Two previous Munich Re cat bonds, Queen Street VIII and Queen Street IX, both had identical expected loss levels. Those deals completed with pricing of 6.5% for Queen Street VIII Re just over a year ago and 5.5% for Queen Street IX Re in February 2014. The fact that Queen Street IX Re was completed at such a low multiple back in February shows that the failure to launch Queen Street X Re was likely not just to do with the price, but also to do with the timing.
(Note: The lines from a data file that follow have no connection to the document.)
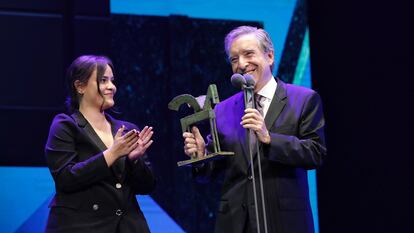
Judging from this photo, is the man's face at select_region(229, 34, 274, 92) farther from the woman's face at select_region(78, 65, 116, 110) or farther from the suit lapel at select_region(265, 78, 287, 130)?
the woman's face at select_region(78, 65, 116, 110)

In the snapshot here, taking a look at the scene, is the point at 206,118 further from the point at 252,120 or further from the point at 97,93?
the point at 97,93

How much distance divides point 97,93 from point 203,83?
112 cm

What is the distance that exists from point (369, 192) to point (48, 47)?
2057 millimetres

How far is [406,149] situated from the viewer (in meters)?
4.13

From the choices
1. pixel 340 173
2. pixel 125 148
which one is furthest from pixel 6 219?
pixel 340 173

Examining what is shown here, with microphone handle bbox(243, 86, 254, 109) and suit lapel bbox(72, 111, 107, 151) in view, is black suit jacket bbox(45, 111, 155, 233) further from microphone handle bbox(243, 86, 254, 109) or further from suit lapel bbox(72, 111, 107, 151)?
microphone handle bbox(243, 86, 254, 109)

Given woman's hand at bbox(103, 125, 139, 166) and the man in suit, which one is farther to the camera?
woman's hand at bbox(103, 125, 139, 166)

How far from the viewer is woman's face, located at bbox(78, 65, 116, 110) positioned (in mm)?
3135

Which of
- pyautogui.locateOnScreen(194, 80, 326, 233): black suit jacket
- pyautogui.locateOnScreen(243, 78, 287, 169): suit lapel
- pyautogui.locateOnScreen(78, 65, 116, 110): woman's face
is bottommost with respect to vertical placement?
pyautogui.locateOnScreen(194, 80, 326, 233): black suit jacket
Given the onset of the U.S. hurricane season and the emergence of some seasonality in terms of secondary prices trading down, the deal perhaps did not look as attractive at this time of year even at the 5.5% coupon. That would still have been a multiple of just 2.02 times expected loss, which is low for the market anyway and investors would not have looked as favourably on buying a cat bond at that level which subsequently traded down as soon as it launched due to the U.S. wind element.
The fact that ILS investors in recent weeks have shown a lack of desire to chase cat bond rates prices down any further, having pushed pricing to the upper end of guidance on a number of recent catastrophe bond deals, may also not have helped in Munich Re’s goal of getting this deal to market at this point of the year.
A number of investors we’ve spoken with did not have orders in for this bond, feeling the pricing and timing were not conducive to its purchase. One source told us that had this deal been launched even a month earlier it likely would have been completed, as the successful issuance of the February Queen Street IX at the same expected loss, price and multiple.
Of course, it is possible that Munich Re had wanted to secure a much larger amount of cover with this cat bond and had just not been able to get sufficient interest, due to the factors above, making it look uneconomical to the reinsurer. However sources suggest that this would not have been much larger than $100m, had it been successfully issued. Munich Re will likely either turn to the traditional market or perhaps even not cover this layer of its retro programme.
So that now looks like it for the second-quarter of 2014 in terms of catastrophe bond issuance, unless a private deal emerges in the next few days. We’ll be removing Munich Re’s Queen Street X Re Limited from the Deal Directory shortly, but you will be able to read all about it in our articles on the transaction.